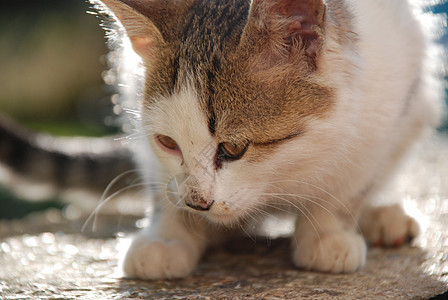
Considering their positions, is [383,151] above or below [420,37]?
below

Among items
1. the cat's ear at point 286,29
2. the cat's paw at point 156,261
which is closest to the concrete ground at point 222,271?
the cat's paw at point 156,261

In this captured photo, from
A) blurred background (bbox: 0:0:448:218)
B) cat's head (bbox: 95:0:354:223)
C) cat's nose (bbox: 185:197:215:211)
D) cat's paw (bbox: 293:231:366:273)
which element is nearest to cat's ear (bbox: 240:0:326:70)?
cat's head (bbox: 95:0:354:223)

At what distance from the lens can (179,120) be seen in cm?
115

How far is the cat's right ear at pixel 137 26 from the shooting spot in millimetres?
1227

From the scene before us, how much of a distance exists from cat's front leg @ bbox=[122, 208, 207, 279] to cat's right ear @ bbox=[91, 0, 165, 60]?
1.44 ft

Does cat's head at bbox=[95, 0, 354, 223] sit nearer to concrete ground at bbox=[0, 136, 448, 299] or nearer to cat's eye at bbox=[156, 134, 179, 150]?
cat's eye at bbox=[156, 134, 179, 150]

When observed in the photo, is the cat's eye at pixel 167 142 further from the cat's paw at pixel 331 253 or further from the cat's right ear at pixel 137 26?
the cat's paw at pixel 331 253

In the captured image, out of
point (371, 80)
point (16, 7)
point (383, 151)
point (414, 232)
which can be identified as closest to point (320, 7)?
point (371, 80)

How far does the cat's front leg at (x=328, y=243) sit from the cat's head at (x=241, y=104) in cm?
24

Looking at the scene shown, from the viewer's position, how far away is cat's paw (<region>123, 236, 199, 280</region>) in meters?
1.32

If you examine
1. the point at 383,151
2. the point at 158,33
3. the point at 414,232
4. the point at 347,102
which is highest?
the point at 158,33

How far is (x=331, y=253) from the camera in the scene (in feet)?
4.42

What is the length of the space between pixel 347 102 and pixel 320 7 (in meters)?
0.24

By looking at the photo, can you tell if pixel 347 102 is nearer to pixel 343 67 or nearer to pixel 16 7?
pixel 343 67
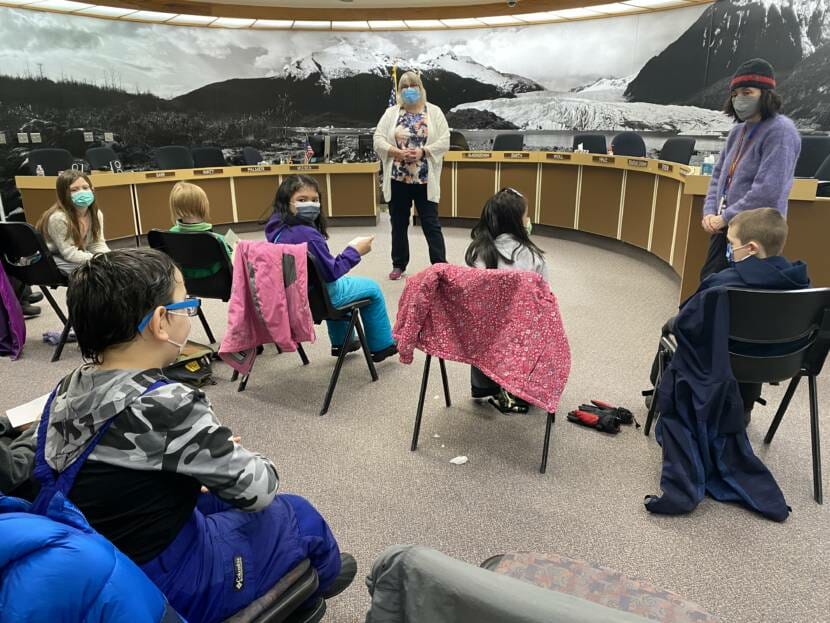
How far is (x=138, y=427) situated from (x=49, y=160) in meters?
6.59

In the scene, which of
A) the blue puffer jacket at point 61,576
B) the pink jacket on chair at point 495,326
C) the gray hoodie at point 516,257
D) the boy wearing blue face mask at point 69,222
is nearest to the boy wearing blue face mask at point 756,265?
the pink jacket on chair at point 495,326

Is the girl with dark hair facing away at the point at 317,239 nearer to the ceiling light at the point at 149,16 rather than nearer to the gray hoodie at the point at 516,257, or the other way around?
the gray hoodie at the point at 516,257

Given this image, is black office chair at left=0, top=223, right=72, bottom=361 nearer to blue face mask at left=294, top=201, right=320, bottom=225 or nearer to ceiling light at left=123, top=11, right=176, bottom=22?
blue face mask at left=294, top=201, right=320, bottom=225

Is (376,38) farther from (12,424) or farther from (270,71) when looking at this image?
(12,424)

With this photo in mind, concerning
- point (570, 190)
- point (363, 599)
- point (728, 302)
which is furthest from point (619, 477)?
point (570, 190)

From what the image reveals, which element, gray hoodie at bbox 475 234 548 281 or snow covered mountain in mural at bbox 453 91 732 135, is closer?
gray hoodie at bbox 475 234 548 281

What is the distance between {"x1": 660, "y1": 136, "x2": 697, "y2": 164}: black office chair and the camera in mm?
5344

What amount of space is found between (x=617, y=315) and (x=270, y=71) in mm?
7354

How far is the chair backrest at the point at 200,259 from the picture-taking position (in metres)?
2.91

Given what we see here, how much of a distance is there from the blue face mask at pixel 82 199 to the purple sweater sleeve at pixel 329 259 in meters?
1.85

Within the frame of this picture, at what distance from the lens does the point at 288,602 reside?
1.11m

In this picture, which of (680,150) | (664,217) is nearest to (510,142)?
(680,150)

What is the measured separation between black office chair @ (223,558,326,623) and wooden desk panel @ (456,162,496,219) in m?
6.23

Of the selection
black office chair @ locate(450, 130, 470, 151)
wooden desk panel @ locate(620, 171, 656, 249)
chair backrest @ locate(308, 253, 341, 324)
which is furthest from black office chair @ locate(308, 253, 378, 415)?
black office chair @ locate(450, 130, 470, 151)
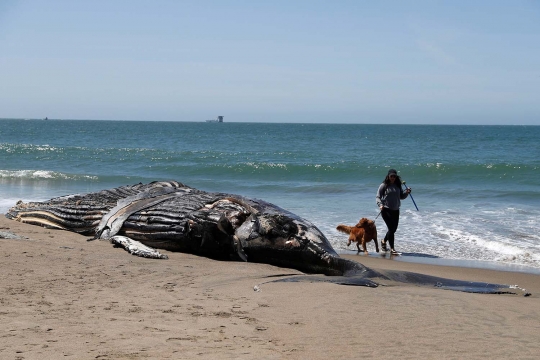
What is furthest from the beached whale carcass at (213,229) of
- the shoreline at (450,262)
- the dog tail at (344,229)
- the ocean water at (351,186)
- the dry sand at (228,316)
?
the ocean water at (351,186)

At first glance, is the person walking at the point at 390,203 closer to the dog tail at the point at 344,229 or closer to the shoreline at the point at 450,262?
the shoreline at the point at 450,262

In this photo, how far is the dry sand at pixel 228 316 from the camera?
4.13 metres

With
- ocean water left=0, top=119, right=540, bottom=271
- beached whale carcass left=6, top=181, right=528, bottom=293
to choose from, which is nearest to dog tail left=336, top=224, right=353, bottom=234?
ocean water left=0, top=119, right=540, bottom=271

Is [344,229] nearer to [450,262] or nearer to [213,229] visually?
[450,262]

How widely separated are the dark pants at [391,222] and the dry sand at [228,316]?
3881 millimetres

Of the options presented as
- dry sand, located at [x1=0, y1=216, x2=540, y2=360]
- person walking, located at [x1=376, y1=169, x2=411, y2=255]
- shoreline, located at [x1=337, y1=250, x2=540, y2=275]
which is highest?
person walking, located at [x1=376, y1=169, x2=411, y2=255]

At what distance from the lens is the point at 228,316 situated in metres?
5.00

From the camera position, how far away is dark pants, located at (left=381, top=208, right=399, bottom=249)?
10.6 m

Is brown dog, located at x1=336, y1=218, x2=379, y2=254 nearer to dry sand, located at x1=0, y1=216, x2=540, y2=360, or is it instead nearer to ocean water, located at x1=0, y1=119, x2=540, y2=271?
ocean water, located at x1=0, y1=119, x2=540, y2=271

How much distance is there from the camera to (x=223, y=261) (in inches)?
311

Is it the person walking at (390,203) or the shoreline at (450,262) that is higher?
the person walking at (390,203)

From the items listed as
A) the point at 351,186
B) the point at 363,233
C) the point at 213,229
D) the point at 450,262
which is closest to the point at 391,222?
the point at 363,233

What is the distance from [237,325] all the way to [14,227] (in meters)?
6.17

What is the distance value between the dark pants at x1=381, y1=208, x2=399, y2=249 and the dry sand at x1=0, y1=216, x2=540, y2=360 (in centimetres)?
388
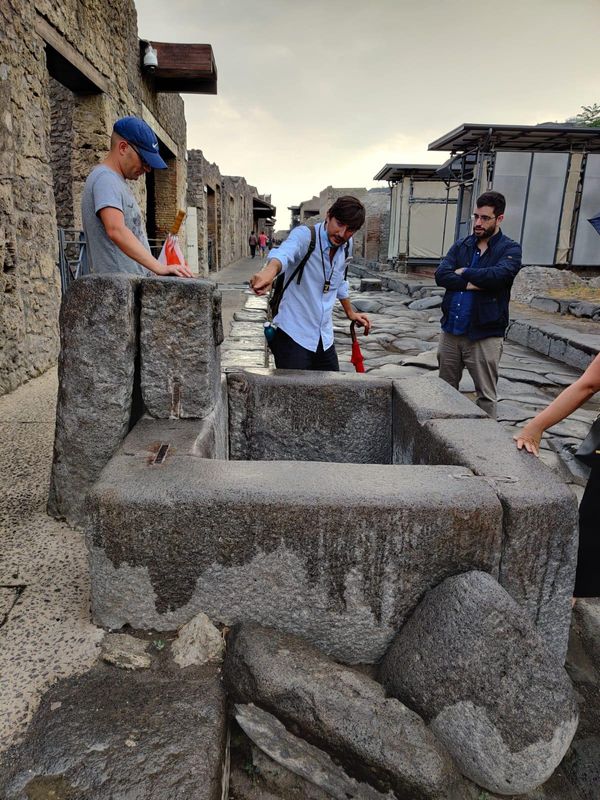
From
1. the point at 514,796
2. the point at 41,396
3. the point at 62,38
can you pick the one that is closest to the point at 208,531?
the point at 514,796

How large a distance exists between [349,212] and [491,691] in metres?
2.22

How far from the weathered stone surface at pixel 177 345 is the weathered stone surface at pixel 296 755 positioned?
109 cm

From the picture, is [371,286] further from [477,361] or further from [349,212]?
[349,212]

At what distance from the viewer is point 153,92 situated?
28.7 feet

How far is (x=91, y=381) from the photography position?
79.0 inches

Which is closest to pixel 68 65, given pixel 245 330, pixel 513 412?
pixel 245 330

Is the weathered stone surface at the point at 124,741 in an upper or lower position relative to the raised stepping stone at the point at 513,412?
upper

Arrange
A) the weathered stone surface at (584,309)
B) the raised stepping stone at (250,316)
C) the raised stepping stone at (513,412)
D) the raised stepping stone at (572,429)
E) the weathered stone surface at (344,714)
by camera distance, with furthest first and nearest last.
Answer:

---------------

-- Instruction --
Each line of the material must be retyped exactly, except that images are omitted.

-- Answer for the task --
Considering their positions, is [383,151] above or below [420,37]?
below

Among items
1. the cat's ear at point 286,29
2. the cat's paw at point 156,261
which is closest to the concrete ground at point 222,271?
the cat's paw at point 156,261

In this captured photo, from
A) blurred background (bbox: 0:0:448:218)
B) cat's head (bbox: 95:0:354:223)
C) cat's nose (bbox: 185:197:215:211)
D) cat's paw (bbox: 293:231:366:273)
which element is nearest to cat's ear (bbox: 240:0:326:70)?
cat's head (bbox: 95:0:354:223)

At what distance from the lens can (179,120) be seen in cm?
115

How far is the cat's right ear at pixel 137 26 from the shooting spot in millimetres?
1227

From the scene before us, how much of a distance exists from cat's front leg @ bbox=[122, 208, 207, 279] to cat's right ear @ bbox=[91, 0, 165, 60]?
1.44 ft

Does cat's head at bbox=[95, 0, 354, 223] sit nearer to concrete ground at bbox=[0, 136, 448, 299] or nearer to cat's eye at bbox=[156, 134, 179, 150]?
cat's eye at bbox=[156, 134, 179, 150]

When observed in the photo, is the cat's eye at pixel 167 142 further from the cat's paw at pixel 331 253 or further from the cat's right ear at pixel 137 26?
the cat's paw at pixel 331 253

In the captured image, out of
point (371, 80)
point (16, 7)
point (383, 151)
point (414, 232)
which can be identified as closest to point (320, 7)?
point (371, 80)

How far does the cat's front leg at (x=328, y=243) sit from the cat's head at (x=241, y=104) in cm?
24

Looking at the scene shown, from the viewer's position, how far away is cat's paw (<region>123, 236, 199, 280</region>) in meters?
1.32

If you examine
1. the point at 383,151
2. the point at 158,33
3. the point at 414,232
4. the point at 347,102
which is highest?
the point at 158,33

How far is (x=331, y=253) from the camera in the scene (in feet)?
4.42

What is the length of the space between pixel 347 102 and pixel 320 7 (in meters)?
0.24

By looking at the photo, can you tell if pixel 347 102 is nearer to pixel 343 67 or nearer to pixel 16 7?
pixel 343 67
How far is (x=138, y=427) situated from (x=49, y=160) in meters?
6.59

In the scene, which of
A) the blue puffer jacket at point 61,576
B) the pink jacket on chair at point 495,326
C) the gray hoodie at point 516,257
D) the boy wearing blue face mask at point 69,222
is nearest to the boy wearing blue face mask at point 756,265?
the pink jacket on chair at point 495,326

Is the girl with dark hair facing away at the point at 317,239 nearer to the ceiling light at the point at 149,16 rather than nearer to the gray hoodie at the point at 516,257, or the other way around?
the gray hoodie at the point at 516,257

Given this image, is black office chair at left=0, top=223, right=72, bottom=361 nearer to blue face mask at left=294, top=201, right=320, bottom=225 or nearer to ceiling light at left=123, top=11, right=176, bottom=22?
blue face mask at left=294, top=201, right=320, bottom=225

Is (376,38) farther from (12,424) or farther from (270,71) when looking at this image?
(12,424)

With this photo in mind, concerning
- point (570, 190)
- point (363, 599)
- point (728, 302)
which is furthest from point (619, 477)?
point (570, 190)

From what the image reveals, which element, gray hoodie at bbox 475 234 548 281 or snow covered mountain in mural at bbox 453 91 732 135, is closer?
gray hoodie at bbox 475 234 548 281

What is the distance between {"x1": 660, "y1": 136, "x2": 697, "y2": 164}: black office chair and the camera in mm?
5344

What amount of space is found between (x=617, y=315) and (x=270, y=71) in mm?
7354

How far is the chair backrest at the point at 200,259 from the picture-taking position (in metres)?
2.91

Given what we see here, how much of a distance is there from the blue face mask at pixel 82 199 to the purple sweater sleeve at pixel 329 259 in meters?
1.85

Within the frame of this picture, at what distance from the lens does the point at 288,602 reside?
1.11m

In this picture, which of (680,150) | (664,217) is nearest to (510,142)?
(680,150)

What is the measured separation between black office chair @ (223,558,326,623) and wooden desk panel @ (456,162,496,219) in m?
6.23

Of the selection
black office chair @ locate(450, 130, 470, 151)
wooden desk panel @ locate(620, 171, 656, 249)
chair backrest @ locate(308, 253, 341, 324)
which is furthest from black office chair @ locate(308, 253, 378, 415)?
black office chair @ locate(450, 130, 470, 151)
What is furthest from the beached whale carcass at (213,229) of
- the shoreline at (450,262)
- the dog tail at (344,229)
- the ocean water at (351,186)
- the dry sand at (228,316)
?
the ocean water at (351,186)

At first glance, is the person walking at the point at 390,203 closer to the dog tail at the point at 344,229 or closer to the shoreline at the point at 450,262?
the shoreline at the point at 450,262

In this photo, how far is the dry sand at pixel 228 316 from the camera?
4.13 metres

With
- ocean water left=0, top=119, right=540, bottom=271
- beached whale carcass left=6, top=181, right=528, bottom=293
to choose from, which is nearest to dog tail left=336, top=224, right=353, bottom=234?
ocean water left=0, top=119, right=540, bottom=271

Is [344,229] nearer to [450,262] or nearer to [213,229] visually?
[450,262]

How widely separated are the dark pants at [391,222] and the dry sand at [228,316]?
3881 millimetres

Of the options presented as
- dry sand, located at [x1=0, y1=216, x2=540, y2=360]
- person walking, located at [x1=376, y1=169, x2=411, y2=255]
- shoreline, located at [x1=337, y1=250, x2=540, y2=275]
which is highest?
person walking, located at [x1=376, y1=169, x2=411, y2=255]

At what distance from the lens is the point at 228,316 situated in metres?
5.00

From the camera position, how far away is dark pants, located at (left=381, top=208, right=399, bottom=249)?
10.6 m

Is brown dog, located at x1=336, y1=218, x2=379, y2=254 nearer to dry sand, located at x1=0, y1=216, x2=540, y2=360, or is it instead nearer to ocean water, located at x1=0, y1=119, x2=540, y2=271?
ocean water, located at x1=0, y1=119, x2=540, y2=271

How much distance is there from the camera to (x=223, y=261) (in inches)?
311

Is it the person walking at (390,203) or the shoreline at (450,262) that is higher?
the person walking at (390,203)

From the items listed as
A) the point at 351,186
B) the point at 363,233
C) the point at 213,229
D) the point at 450,262
which is closest to the point at 391,222?
the point at 363,233

What is the distance from [237,325] all the way to [14,227] (in meters)?
6.17

What is the distance value between the dark pants at x1=381, y1=208, x2=399, y2=249 and the dry sand at x1=0, y1=216, x2=540, y2=360 (in centimetres)?
388
From
1. the point at 514,796
2. the point at 41,396
3. the point at 62,38
can you pick the one that is closest to the point at 208,531?
the point at 514,796

How large a distance exists between [349,212] and [491,691] in metres?
2.22

How far from the weathered stone surface at pixel 177 345 is the weathered stone surface at pixel 296 755 positioned?
109 cm

From the picture, is [371,286] further from [477,361] or further from [349,212]?
[349,212]

At what distance from the viewer is point 153,92 situated?
28.7 feet

How far is (x=91, y=381) from the photography position?
79.0 inches

Which is closest to pixel 68 65, given pixel 245 330, pixel 513 412?
pixel 245 330

Is the weathered stone surface at the point at 124,741 in an upper or lower position relative to the raised stepping stone at the point at 513,412?
upper

Arrange
A) the weathered stone surface at (584,309)
B) the raised stepping stone at (250,316)
C) the raised stepping stone at (513,412)
D) the raised stepping stone at (572,429)
E) the weathered stone surface at (344,714)
by camera distance, with furthest first and nearest last.
Answer:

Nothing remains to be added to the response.